Ich höre von Kollegen aus der Kommunalpolitik
oft die Klage, dass sie den Eindruck haben, ihr Engagement werde nicht entsprechend gewürdigt. Sie haben das Gefühl, dass sie viel tun, Einsatz zeigen, sich bemühen, aber eigentlich niemand darüber berichtet. Wenn irgendein Bundespolitiker in einem Nebensatz etwas sagt, kann das hingegen tagelang für Schlagzeilen sorgen. Das trägt manchmal zu einer gewissen Frustration bei. Diesem
Eindruck sollten wir alle, nicht nur Journalisten, entgegenwirken.
Sehen Sie auch Probleme auf die
Kommunalpolitik zukommen, was das türkisch-kurdische Verhältnis betrifft? Der Konflikt in Nord-Syrien verschärft sich ja, was zu Streit unter den
Communitys hierzulande führen könnte.
Dieser Streit hat längst begonnen. Viele Lehrer etwa sind jetzt schon überfordert damit. Ich habe kürzlich die achte Jahrgangsstufe einer Schule besucht. Die überwiegende Anzahl der Fragen, die mir von türkisch- oder kurdischstämmigen Schülern gestellt wurden, drehten sich um den Konflikt in der Türkei. Ich beantworte immer gerne alle Fragen – besonders von Menschen in diesem Alter, aber nach der fünften oder sechsten Frage zu dem Thema habe ich sie gebeten, sich doch auch mit den örtlichen Problemen zu beschäftigen. Daran sieht man, was in den Familien besprochen wird. Solche Themen werden auf der Bundesebene viel diskutiert, aber gerade auf der kommunalpolitischen Ebene werden sie dann ausgetragen. Man lässt die Kommunalpolitik damit im Stich.

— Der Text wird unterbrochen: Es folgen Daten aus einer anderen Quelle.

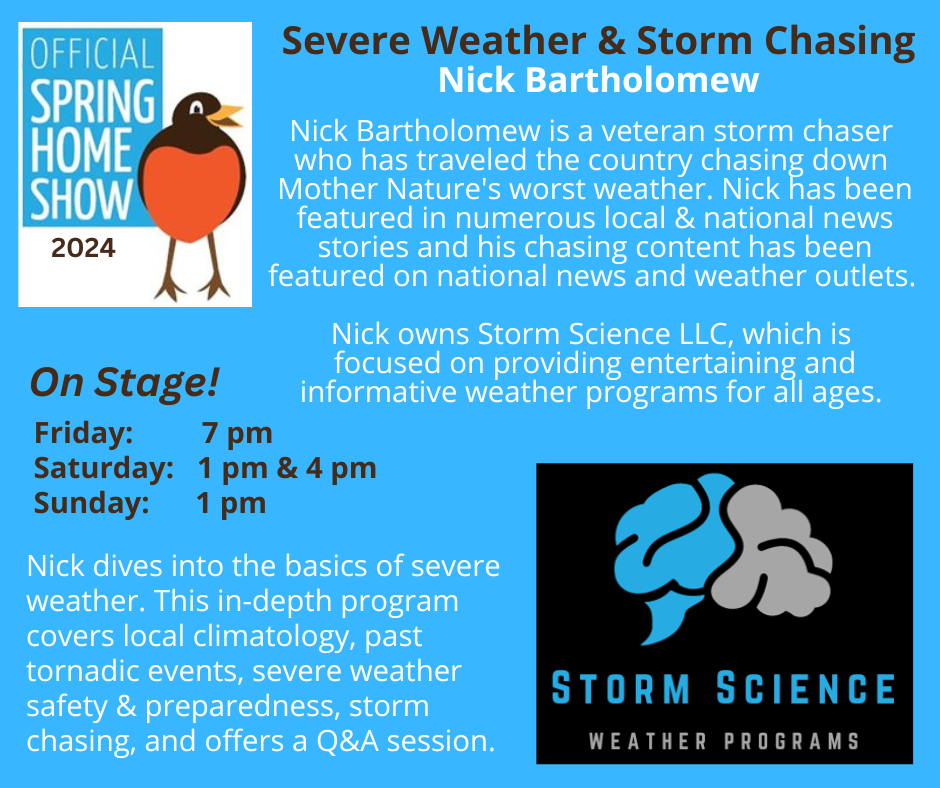 OFFICIAL SPRING HOME SHOW
2024

Severe Weather & Storm Chasing
Nick Bartholomew

Nick Bartholomew is a veteran storm chaser who has traveled the country chasing down Mother Nature's worst weather. Nick has been featured in numerous local & national news stories and his chasing content has been featured on national news and weather outlets.

Nick owns Storm Science LLC, which is focused on providing entertaining and informative weather programs for all ages.

On Stage!
Friday: 7 pm
Saturday: 1 pm & 4 pm
Sunday: 1 pm

Nick dives into the basics of severe weather. This in-depth program covers local climatology, past tornadic events, severe weather safety & preparedness, storm chasing, and offers a Q&A session.

STORM SCIENCE
WEATHER PROGRAMS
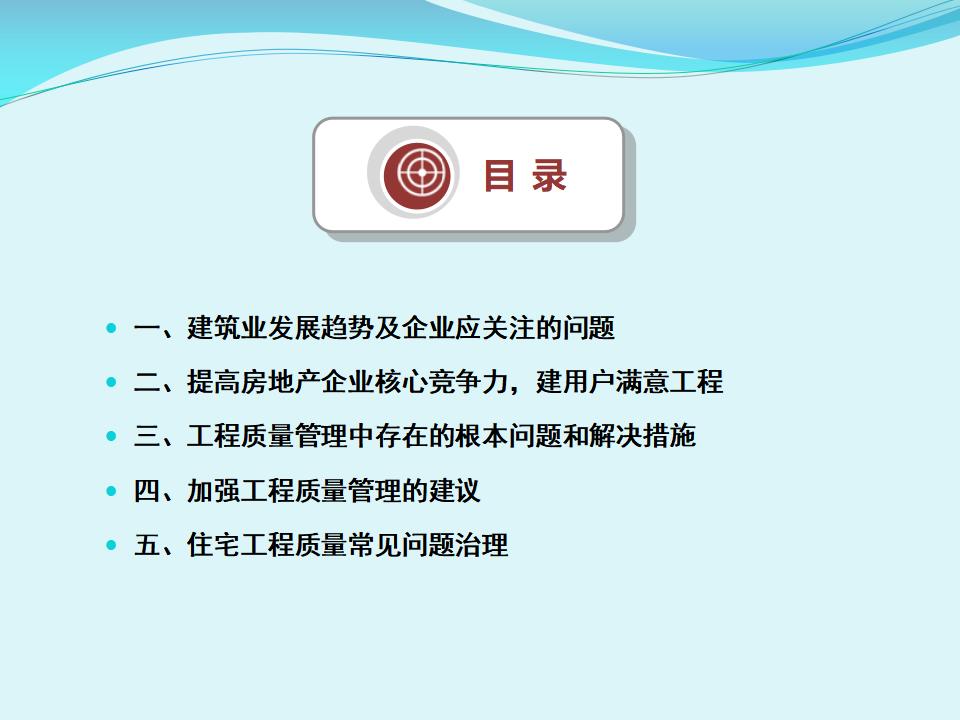 目 录

- 一、建筑业发展趋势及企业应关注的问题
- 二、提高房地产企业核心竞争力，建用户满意工程
- 三、工程质量管理中存在的根本问题和解决措施
- 四、加强工程质量管理的建议
- 五、住宅工程质量常见问题治理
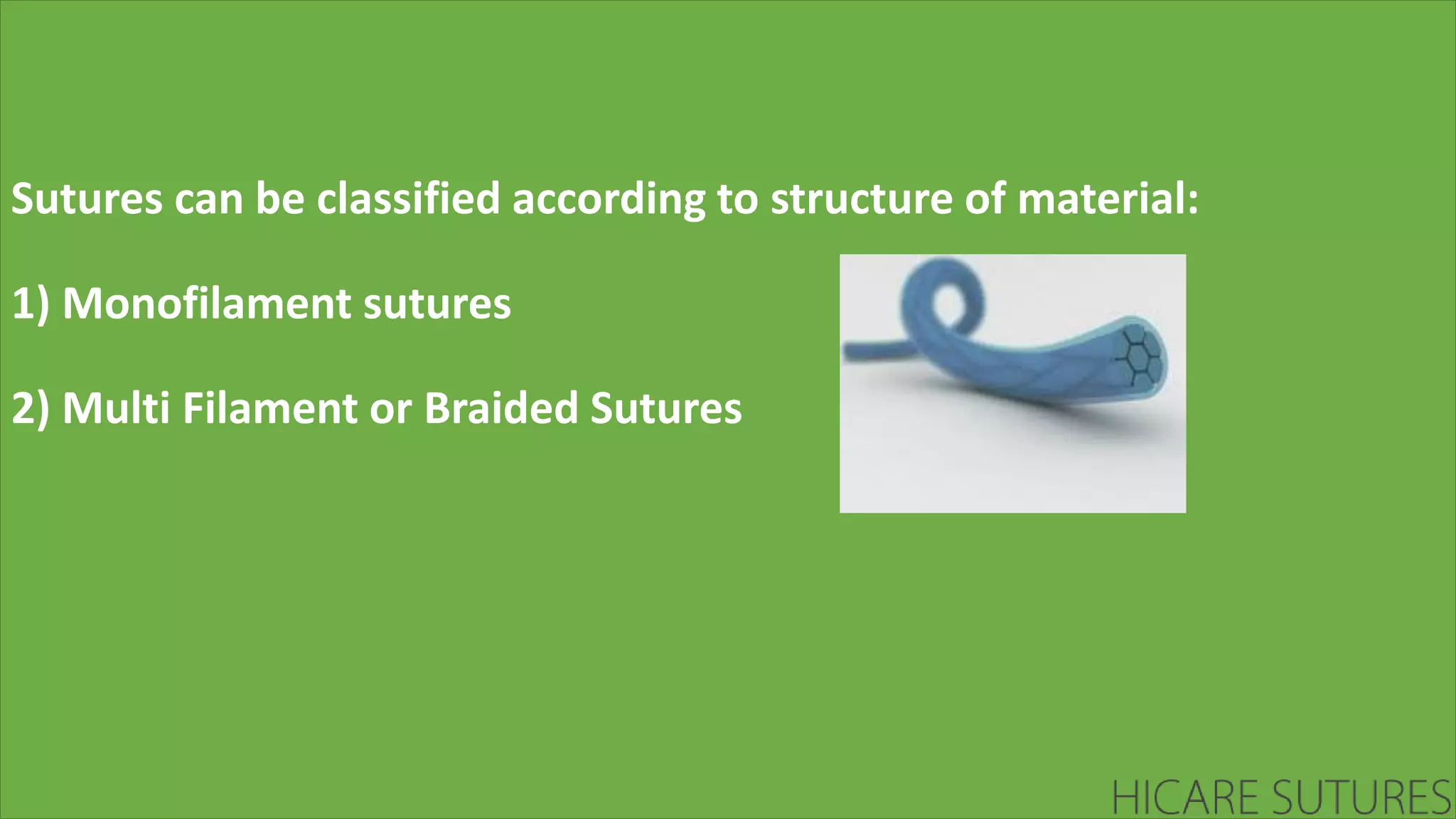 Sutures can be classified according to structure of material:

1) Monofilament sutures

2) Multi Filament or Braided Sutures

HICARE SUTURES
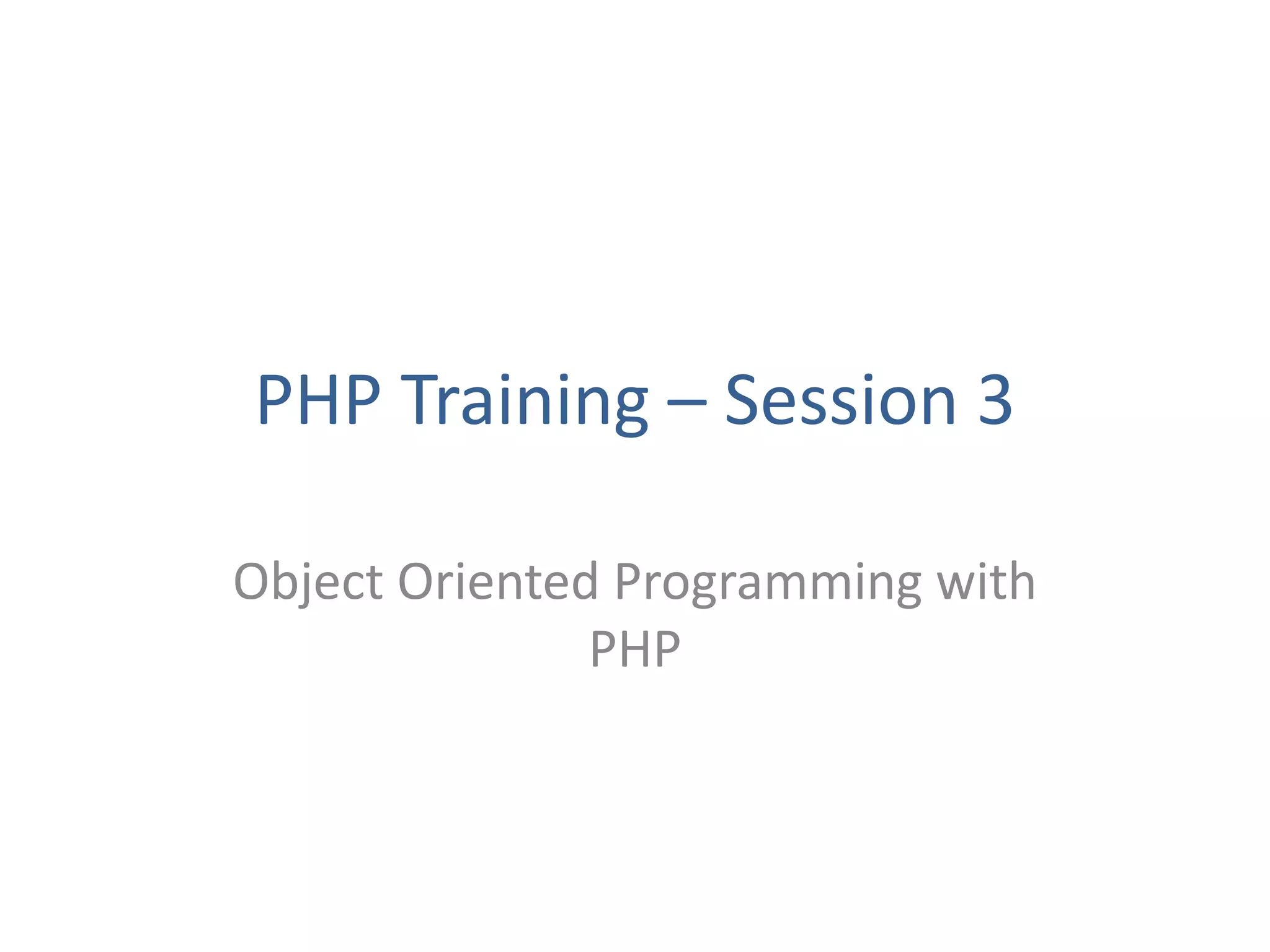 PHP Training – Session 3

Object Oriented Programming with PHP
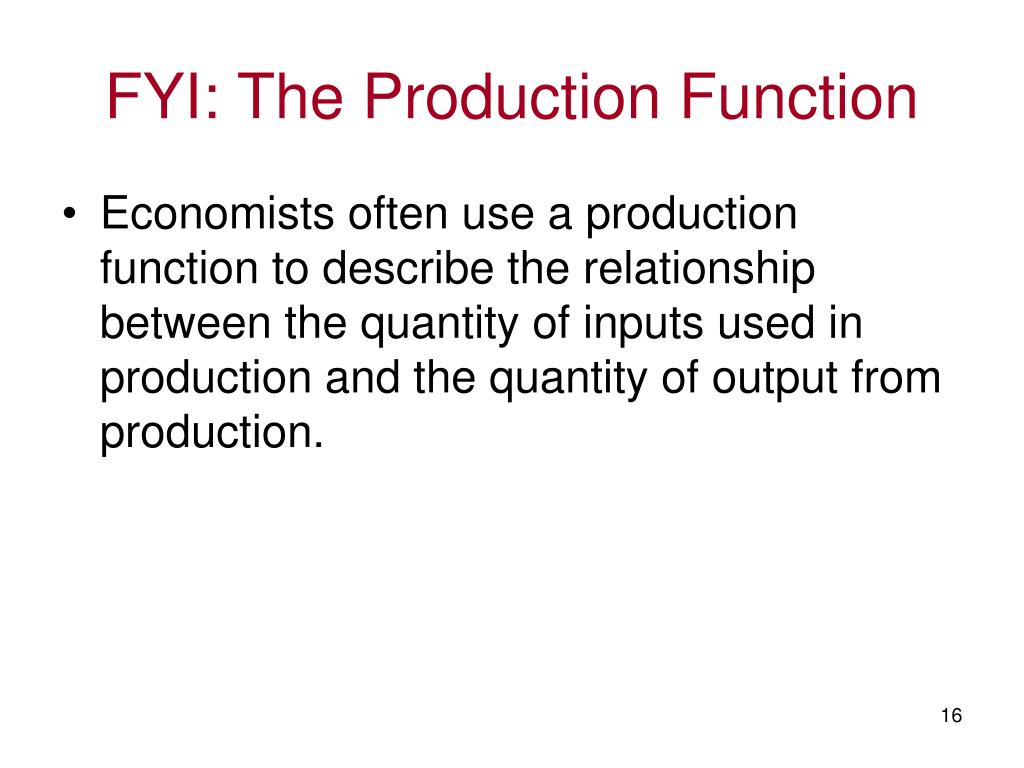 FYI: The Production Function

• Economists often use a production function to describe the relationship between the quantity of inputs used in production and the quantity of output from production.

16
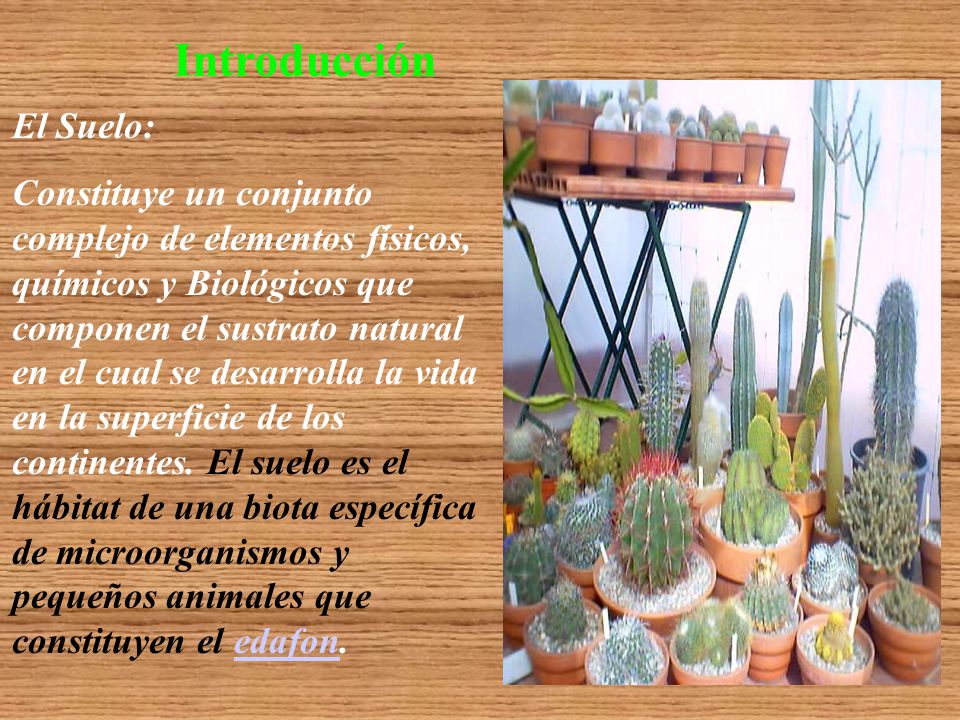 Introducción

El Suelo:

Constituye un conjunto complejo de elementos físicos, químicos y Biológicos que componen el sustrato natural en el cual se desarrolla la vida en la superficie de los continentes. El suelo es el hábitat de una biota específica de microorganismos y pequeños animales que constituyen el edafon.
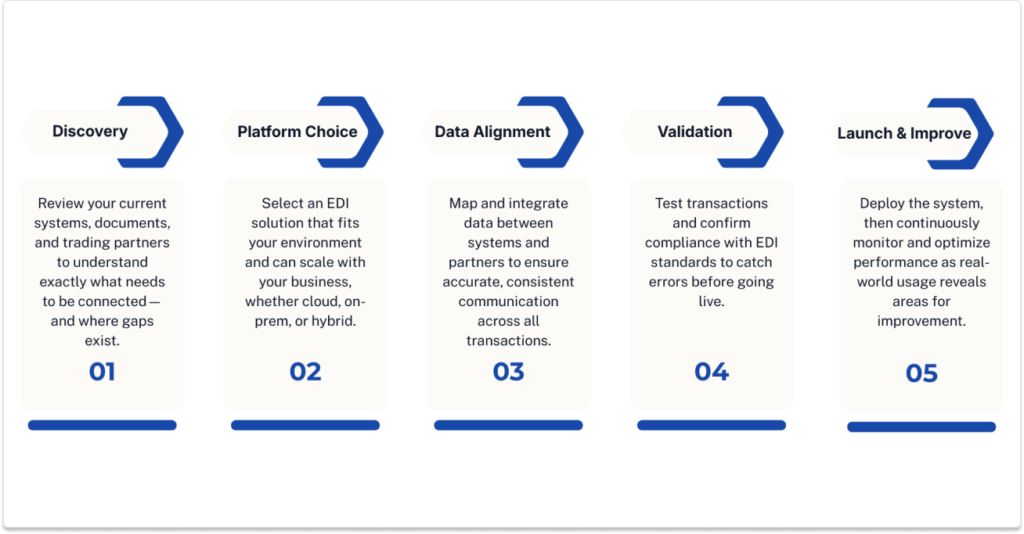 Discovery

Review your current systems, documents, and trading partners to understand exactly what needs to be connected — and where gaps exist.

01

Platform Choice

Select an EDI solution that fits your environment and can scale with your business, whether cloud, on-prem, or hybrid.

02

Data Alignment

Map and integrate data between systems and partners to ensure accurate, consistent communication across all transactions.

03

Validation

Test transactions and confirm compliance with EDI standards to catch errors before going live.

04

Launch & Improve

Deploy the system, then continuously monitor and optimize performance as real-world usage reveals areas for improvement.

05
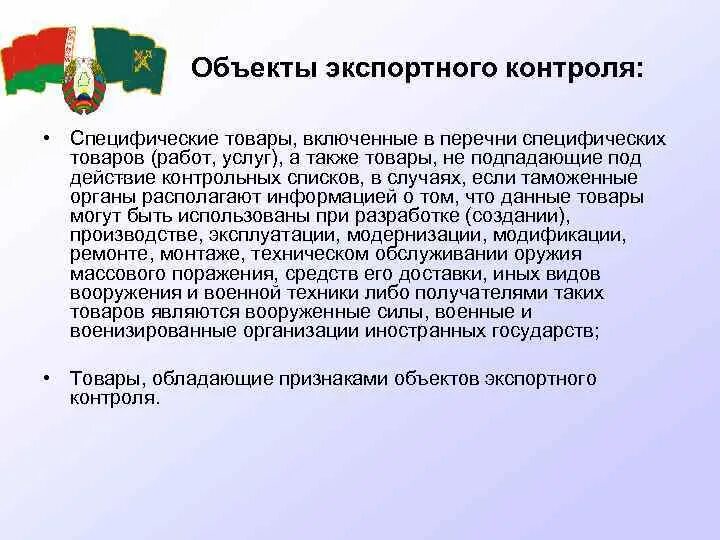 Объекты экспортного контроля:

• Специфические товары, включенные в перечни специфических товаров (работ, услуг), а также товары, не подпадающие под действие контрольных списков, в случаях, если таможенные органы располагают информацией о том, что данные товары могут быть использованы при разработке (создании), производстве, эксплуатации, модернизации, модификации, ремонте, монтаже, техническом обслуживании оружия массового поражения, средств его доставки, иных видов вооружения и военной техники либо получателями таких товаров являются вооруженные силы, военные и военизированные организации иностранных государств;

• Товары, обладающие признаками объектов экспортного контроля.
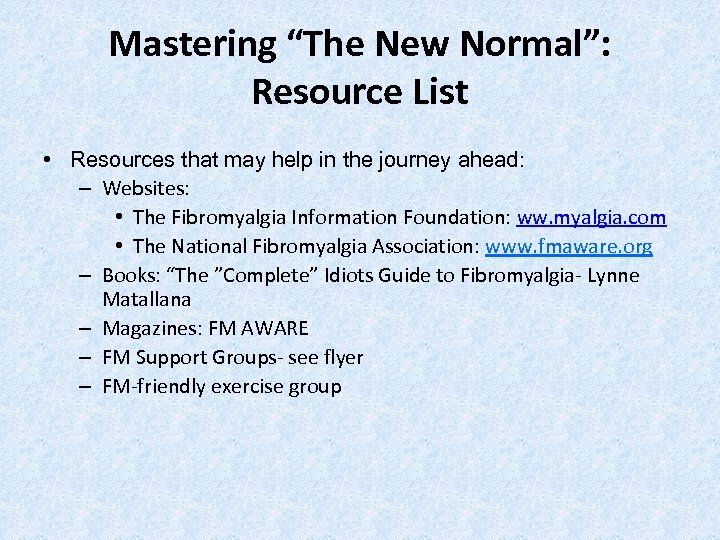 Mastering “The New Normal”: Resource List

• Resources that may help in the journey ahead:
  – Websites:
    • The Fibromyalgia Information Foundation: ww.myalgia.com
    • The National Fibromyalgia Association: www.fmaware.org
  – Books: “The ”Complete” Idiots Guide to Fibromyalgia- Lynne Matallana
  – Magazines: FM AWARE
  – FM Support Groups- see flyer
  – FM-friendly exercise group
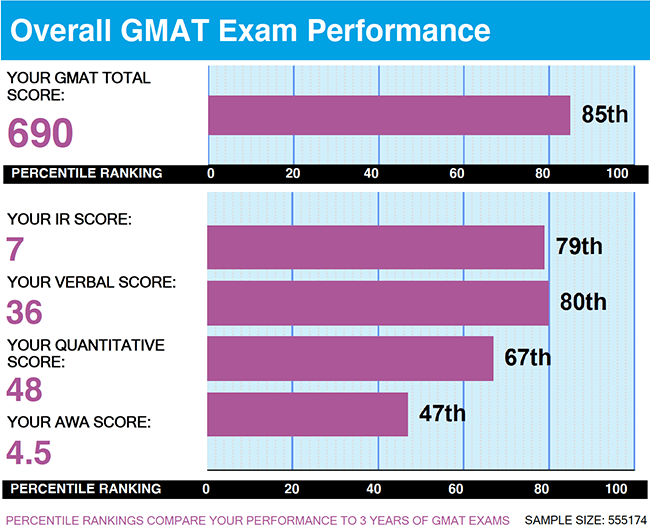 Overall GMAT Exam Performance

YOUR GMAT TOTAL SCORE:
690

85th

PERCENTILE RANKING 0 20 40 60 80 100

YOUR IR SCORE:
7

79th

YOUR VERBAL SCORE:
36

80th

YOUR QUANTITATIVE SCORE:
48

67th

YOUR AWA SCORE:
4.5

47th

PERCENTILE RANKING 0 20 40 60 80 100

PERCENTILE RANKINGS COMPARE YOUR PERFORMANCE TO 3 YEARS OF GMAT EXAMS

SAMPLE SIZE: 555174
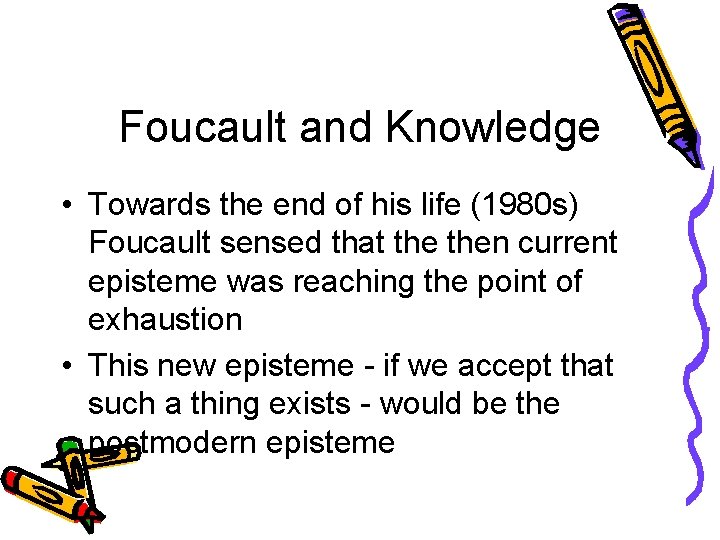 Foucault and Knowledge

• Towards the end of his life (1980s) Foucault sensed that the then current episteme was reaching the point of exhaustion

• This new episteme - if we accept that such a thing exists - would be the postmodern episteme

Wie könnte Kommunalpolitik für türkische
oder türkischstämmige Menschen
interessanter werden?
Das Problem ist: Wir haben auf der einen Seite eine Gruppe, die sich mit Themen beschäftigt, die auf kommunalpolitischer Ebene gar nicht verhandelbar sind. Nehmen Sie das Beispiel doppelte Staatsbürgerschaft, ein großes Anliegen der türkischen Community. Das kann kommunal nicht gelöst werden. Auf der anderen Seite erleben wir aber mitunter auch eine Kommunalpolitik, die sich für die Belange dieser Menschen oft nicht umfassend interessiert. Wenn sich die Kommunalpolitik ein bisschen mehr mit dem, was sie umtreibt, auch mit Migrationsgeschichte, befassen könnte, um ihnen dann ein Angebot zu unterbreiten, wäre viel geholfen. Diese Menschen würden sich dann auch umso stärker für Kommunalpolitik interessieren.